15 January: Science Fiction is
After paring down our list of what science fiction is composed of during our first class, I thought we had hit on some key elements that are nearly always found within science fiction, but that didn't necessarily define the genre. However these points too are crucial to understanding what science fiction is. Arguments that science fiction contains technological components, takes the audience out of their ordinary context, discovers the new, deals with alien relations, and is internally consistent are crucial and reflected in nearly all science fiction that I have come upon thus far. Looking over this list later I realized that we had left out what I feel is most imperative to a good work of science fiction. Our ideas didn't seem to me to adequately describe how much of a social experiment science fiction is.

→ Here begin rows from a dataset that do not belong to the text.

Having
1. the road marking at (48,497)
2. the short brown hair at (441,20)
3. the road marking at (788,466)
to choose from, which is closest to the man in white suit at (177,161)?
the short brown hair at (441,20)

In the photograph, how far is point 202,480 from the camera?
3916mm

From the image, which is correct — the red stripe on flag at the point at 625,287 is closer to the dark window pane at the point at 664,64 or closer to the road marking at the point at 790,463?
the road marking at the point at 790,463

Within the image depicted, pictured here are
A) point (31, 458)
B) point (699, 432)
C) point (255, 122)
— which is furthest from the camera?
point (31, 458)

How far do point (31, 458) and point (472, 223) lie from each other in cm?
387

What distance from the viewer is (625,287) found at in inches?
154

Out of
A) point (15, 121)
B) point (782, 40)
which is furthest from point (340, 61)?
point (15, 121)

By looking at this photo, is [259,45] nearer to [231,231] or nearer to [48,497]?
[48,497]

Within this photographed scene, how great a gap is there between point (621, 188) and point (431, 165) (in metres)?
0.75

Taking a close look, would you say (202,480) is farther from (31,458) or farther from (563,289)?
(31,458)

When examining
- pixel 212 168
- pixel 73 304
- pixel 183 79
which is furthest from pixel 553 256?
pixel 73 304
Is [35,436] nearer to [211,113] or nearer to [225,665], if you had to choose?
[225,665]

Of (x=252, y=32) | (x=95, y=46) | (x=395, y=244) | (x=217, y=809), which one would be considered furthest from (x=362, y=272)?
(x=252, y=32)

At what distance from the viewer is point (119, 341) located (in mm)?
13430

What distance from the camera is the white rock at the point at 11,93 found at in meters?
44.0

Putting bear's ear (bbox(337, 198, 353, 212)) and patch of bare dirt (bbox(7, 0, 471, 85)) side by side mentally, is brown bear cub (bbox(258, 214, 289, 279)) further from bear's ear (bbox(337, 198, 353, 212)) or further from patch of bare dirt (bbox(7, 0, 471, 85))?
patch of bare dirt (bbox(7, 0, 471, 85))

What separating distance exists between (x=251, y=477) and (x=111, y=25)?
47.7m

Because science fiction must be plausible enough that it is conceivable, as well as its nearly required propensity to contain exploration or discovery, it developed as the ideal mechanism for projecting social and technological issues without offending an audience. A few examples that come to mind include the mention of Ursula K. Leguin's exploration of gender roles in society with her creation of a genderless society in The Left Hand of Darkness, Margaret Atwood's dystopian society of women in subjugation in The Handmaid's Tale, and the possibility of evolution and decline of human social classes magnified through time travel by H.G. Wells in The Time Machine. This point did enter our discussion with the tangent that many points of Star Trek that would have ordinarily been screened out for public broadcast, such as the first interracial kiss, were allowed, simply because the show was in the science fiction genre and therefore unreal. I think it is this allowance to extrapolate new ideas because they are presented in an often inhuman or alternate reality form is what I've come to hold as being one of the most important characteristics of science fiction.